(after stating the facts as above). [1] The theory on which the trial court instructed the jury to return a verdict in favor of appellee was that the risk appellant incurred in undertaking to assist in moving the motorcar from the toolhouse to and placing it on the track was one he assumed, because it was an “open, obvious, and patent” one, and “necessarily incident” to service he had undertaken to perform. No doubt the theory was a correct one, unless the testimony would have supported a find-*337lug that appellee, as charged in the petition, was guilty of negligence in failing to provide instrumentalities with which to do the work with reasonable safety. If the jury might have found that appellee was negligent, in that the means it provided for moving the motorcar to the track were defective and dangerous, when used, and appellant knew it, he nevertheless should not he held to have assumed the risk when he undertook the work, if appellee also knew of the defect, nor, if it did not know of it, unless a person of ordinary care, with knowledge of the defect and danger, would not have continued in the service of appellee. Vernon’s Stat. art. 6645: Pope v. Railway Co., 106 Tex. 52, 155 S. W. 1175; Railway Co. v. Hodnett, 106 Tex. 190, 163 S. W. 13; Railway Co. v. Shelton (Com. App.) 208 S. W. 915; Railway Co. v. Blackburn, 155 S. W. 625; Railway Co. v. Riden, 194 S. W. 1163; Swann v. Railway Co., 200 S. W. 1139; Thornhill v. Railway Co., 223 S. W. 490; Lancaster v. Johnson, 224 S. W. 207. Whether, therefore, the trial court erred when he instructed the jury as he did, depends upon whether the testimony authorized a finding that appellee was guilty of negligence in the respect stated. If it did, then clearly the case should have gone to the jury.

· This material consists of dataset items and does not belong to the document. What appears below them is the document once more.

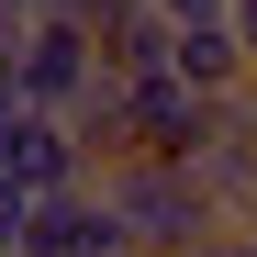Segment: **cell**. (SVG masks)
Here are the masks:
<instances>
[{"instance_id": "obj_1", "label": "cell", "mask_w": 257, "mask_h": 257, "mask_svg": "<svg viewBox=\"0 0 257 257\" xmlns=\"http://www.w3.org/2000/svg\"><path fill=\"white\" fill-rule=\"evenodd\" d=\"M112 212L123 235H135V257H201L212 235H224V201H212L179 157H112Z\"/></svg>"}, {"instance_id": "obj_2", "label": "cell", "mask_w": 257, "mask_h": 257, "mask_svg": "<svg viewBox=\"0 0 257 257\" xmlns=\"http://www.w3.org/2000/svg\"><path fill=\"white\" fill-rule=\"evenodd\" d=\"M23 257H135V235H123V212L112 190H45L34 201V224H23Z\"/></svg>"}, {"instance_id": "obj_3", "label": "cell", "mask_w": 257, "mask_h": 257, "mask_svg": "<svg viewBox=\"0 0 257 257\" xmlns=\"http://www.w3.org/2000/svg\"><path fill=\"white\" fill-rule=\"evenodd\" d=\"M224 112H235V123H246V135H257V67H246V78H235V101H224Z\"/></svg>"}, {"instance_id": "obj_4", "label": "cell", "mask_w": 257, "mask_h": 257, "mask_svg": "<svg viewBox=\"0 0 257 257\" xmlns=\"http://www.w3.org/2000/svg\"><path fill=\"white\" fill-rule=\"evenodd\" d=\"M246 224H257V212H246Z\"/></svg>"}]
</instances>
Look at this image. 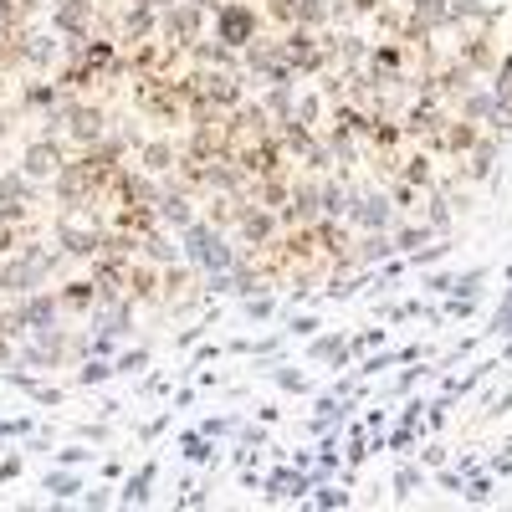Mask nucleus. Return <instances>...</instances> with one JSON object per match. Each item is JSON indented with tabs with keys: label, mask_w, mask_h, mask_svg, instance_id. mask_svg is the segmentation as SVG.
Here are the masks:
<instances>
[{
	"label": "nucleus",
	"mask_w": 512,
	"mask_h": 512,
	"mask_svg": "<svg viewBox=\"0 0 512 512\" xmlns=\"http://www.w3.org/2000/svg\"><path fill=\"white\" fill-rule=\"evenodd\" d=\"M180 231H185V262H190V267H200V272H226V267L236 262L231 241H226L216 226L190 221V226H180Z\"/></svg>",
	"instance_id": "obj_1"
},
{
	"label": "nucleus",
	"mask_w": 512,
	"mask_h": 512,
	"mask_svg": "<svg viewBox=\"0 0 512 512\" xmlns=\"http://www.w3.org/2000/svg\"><path fill=\"white\" fill-rule=\"evenodd\" d=\"M169 41H180V47H190L195 41V31L205 26V6L200 0H169V6L159 11V21H154Z\"/></svg>",
	"instance_id": "obj_3"
},
{
	"label": "nucleus",
	"mask_w": 512,
	"mask_h": 512,
	"mask_svg": "<svg viewBox=\"0 0 512 512\" xmlns=\"http://www.w3.org/2000/svg\"><path fill=\"white\" fill-rule=\"evenodd\" d=\"M216 41H226V47H246V41H256V11L241 6V0H216Z\"/></svg>",
	"instance_id": "obj_2"
},
{
	"label": "nucleus",
	"mask_w": 512,
	"mask_h": 512,
	"mask_svg": "<svg viewBox=\"0 0 512 512\" xmlns=\"http://www.w3.org/2000/svg\"><path fill=\"white\" fill-rule=\"evenodd\" d=\"M390 216H395V210H390V200H384V195H349L344 200V221H354L359 231H384V226H390Z\"/></svg>",
	"instance_id": "obj_4"
},
{
	"label": "nucleus",
	"mask_w": 512,
	"mask_h": 512,
	"mask_svg": "<svg viewBox=\"0 0 512 512\" xmlns=\"http://www.w3.org/2000/svg\"><path fill=\"white\" fill-rule=\"evenodd\" d=\"M144 159H149V169H159V175H164L169 164H175V154H169V149H159V144H154V149H149Z\"/></svg>",
	"instance_id": "obj_12"
},
{
	"label": "nucleus",
	"mask_w": 512,
	"mask_h": 512,
	"mask_svg": "<svg viewBox=\"0 0 512 512\" xmlns=\"http://www.w3.org/2000/svg\"><path fill=\"white\" fill-rule=\"evenodd\" d=\"M57 98H62L57 82H31L26 88V108H57Z\"/></svg>",
	"instance_id": "obj_10"
},
{
	"label": "nucleus",
	"mask_w": 512,
	"mask_h": 512,
	"mask_svg": "<svg viewBox=\"0 0 512 512\" xmlns=\"http://www.w3.org/2000/svg\"><path fill=\"white\" fill-rule=\"evenodd\" d=\"M492 98H497V113L512 118V57L502 62V72H497V82H492Z\"/></svg>",
	"instance_id": "obj_9"
},
{
	"label": "nucleus",
	"mask_w": 512,
	"mask_h": 512,
	"mask_svg": "<svg viewBox=\"0 0 512 512\" xmlns=\"http://www.w3.org/2000/svg\"><path fill=\"white\" fill-rule=\"evenodd\" d=\"M57 169H62V144H57V134L36 139V144L26 149V159H21V175H26V180H52Z\"/></svg>",
	"instance_id": "obj_6"
},
{
	"label": "nucleus",
	"mask_w": 512,
	"mask_h": 512,
	"mask_svg": "<svg viewBox=\"0 0 512 512\" xmlns=\"http://www.w3.org/2000/svg\"><path fill=\"white\" fill-rule=\"evenodd\" d=\"M52 26H57L67 41L93 36V0H52Z\"/></svg>",
	"instance_id": "obj_5"
},
{
	"label": "nucleus",
	"mask_w": 512,
	"mask_h": 512,
	"mask_svg": "<svg viewBox=\"0 0 512 512\" xmlns=\"http://www.w3.org/2000/svg\"><path fill=\"white\" fill-rule=\"evenodd\" d=\"M57 236H62V251H67V256H93V251L103 246V231H98V226H77L72 216L57 226Z\"/></svg>",
	"instance_id": "obj_7"
},
{
	"label": "nucleus",
	"mask_w": 512,
	"mask_h": 512,
	"mask_svg": "<svg viewBox=\"0 0 512 512\" xmlns=\"http://www.w3.org/2000/svg\"><path fill=\"white\" fill-rule=\"evenodd\" d=\"M57 303H62L67 313H77V308H93V303H98V287H93V277H88V282H67V287L57 292Z\"/></svg>",
	"instance_id": "obj_8"
},
{
	"label": "nucleus",
	"mask_w": 512,
	"mask_h": 512,
	"mask_svg": "<svg viewBox=\"0 0 512 512\" xmlns=\"http://www.w3.org/2000/svg\"><path fill=\"white\" fill-rule=\"evenodd\" d=\"M425 236H431V226H405V231L395 236V246H400V251H415Z\"/></svg>",
	"instance_id": "obj_11"
}]
</instances>
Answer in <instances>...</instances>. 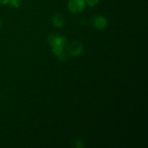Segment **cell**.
I'll return each instance as SVG.
<instances>
[{"instance_id": "6da1fadb", "label": "cell", "mask_w": 148, "mask_h": 148, "mask_svg": "<svg viewBox=\"0 0 148 148\" xmlns=\"http://www.w3.org/2000/svg\"><path fill=\"white\" fill-rule=\"evenodd\" d=\"M48 41L52 46V51L58 59L61 61H64L66 57V53L64 51V47L66 42V38L64 36L51 34L48 37Z\"/></svg>"}, {"instance_id": "7a4b0ae2", "label": "cell", "mask_w": 148, "mask_h": 148, "mask_svg": "<svg viewBox=\"0 0 148 148\" xmlns=\"http://www.w3.org/2000/svg\"><path fill=\"white\" fill-rule=\"evenodd\" d=\"M85 7V0H69L68 7L71 12L79 13L84 10Z\"/></svg>"}, {"instance_id": "3957f363", "label": "cell", "mask_w": 148, "mask_h": 148, "mask_svg": "<svg viewBox=\"0 0 148 148\" xmlns=\"http://www.w3.org/2000/svg\"><path fill=\"white\" fill-rule=\"evenodd\" d=\"M83 51V46L79 41H73L68 46V52L73 56H77L80 54Z\"/></svg>"}, {"instance_id": "277c9868", "label": "cell", "mask_w": 148, "mask_h": 148, "mask_svg": "<svg viewBox=\"0 0 148 148\" xmlns=\"http://www.w3.org/2000/svg\"><path fill=\"white\" fill-rule=\"evenodd\" d=\"M92 24L95 28L98 29V30H103L106 27L107 21L105 17L98 14L92 17Z\"/></svg>"}, {"instance_id": "5b68a950", "label": "cell", "mask_w": 148, "mask_h": 148, "mask_svg": "<svg viewBox=\"0 0 148 148\" xmlns=\"http://www.w3.org/2000/svg\"><path fill=\"white\" fill-rule=\"evenodd\" d=\"M52 23L57 27H61L64 25L65 19L62 14L56 13L52 17Z\"/></svg>"}, {"instance_id": "8992f818", "label": "cell", "mask_w": 148, "mask_h": 148, "mask_svg": "<svg viewBox=\"0 0 148 148\" xmlns=\"http://www.w3.org/2000/svg\"><path fill=\"white\" fill-rule=\"evenodd\" d=\"M9 2L10 3V5L14 8H17L20 5V0H10Z\"/></svg>"}, {"instance_id": "52a82bcc", "label": "cell", "mask_w": 148, "mask_h": 148, "mask_svg": "<svg viewBox=\"0 0 148 148\" xmlns=\"http://www.w3.org/2000/svg\"><path fill=\"white\" fill-rule=\"evenodd\" d=\"M98 1L99 0H85V3L90 7H93L98 2Z\"/></svg>"}, {"instance_id": "ba28073f", "label": "cell", "mask_w": 148, "mask_h": 148, "mask_svg": "<svg viewBox=\"0 0 148 148\" xmlns=\"http://www.w3.org/2000/svg\"><path fill=\"white\" fill-rule=\"evenodd\" d=\"M75 147L82 148L84 147V145L80 140H77L76 142H75Z\"/></svg>"}, {"instance_id": "9c48e42d", "label": "cell", "mask_w": 148, "mask_h": 148, "mask_svg": "<svg viewBox=\"0 0 148 148\" xmlns=\"http://www.w3.org/2000/svg\"><path fill=\"white\" fill-rule=\"evenodd\" d=\"M10 1V0H0V4H5Z\"/></svg>"}, {"instance_id": "30bf717a", "label": "cell", "mask_w": 148, "mask_h": 148, "mask_svg": "<svg viewBox=\"0 0 148 148\" xmlns=\"http://www.w3.org/2000/svg\"><path fill=\"white\" fill-rule=\"evenodd\" d=\"M1 25H2V22H1V20H0V27H1Z\"/></svg>"}]
</instances>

The circumstances of the accident were not developed as fully as it seems to us testimony heard at the trial indicated they might have been. For instance, there was testimony from which, perhaps, an inference might have been drawn that a proximate cause of the accident was a failure on the part of men assisting appellant in moving the car to use care they should have used. Of course, if the accident was due solely to negligence on their part, appellant was not entitled to recover; for he did not charge negligence in that respect in his petition. We have concluded, however, that there was testimony which would have supported a finding that a proximate cause of the accident was failure of appellee, as charged in the, petition, to provide instrumentalities reasonably safe for use in moving the car from the toolhouse to the track, and that the trial court therefore erred when he instructed the jury as he did. The testimony we have in mind was that of appellant, set out in the statement above, that the ground from the toolhouse to the track was about 5 inches lower than the track, and that the space between the part of the cross-ties outside the rail was not filled in, but was a “skeleton track,” and that of the witness Henderson, indicating that instrumentalities other than those appellee had provided were necessary to avoid risk of injury to section men who undertook to move the car to the track.
The judgment will be reversed, and the cause will be remanded to the court below for a new trial.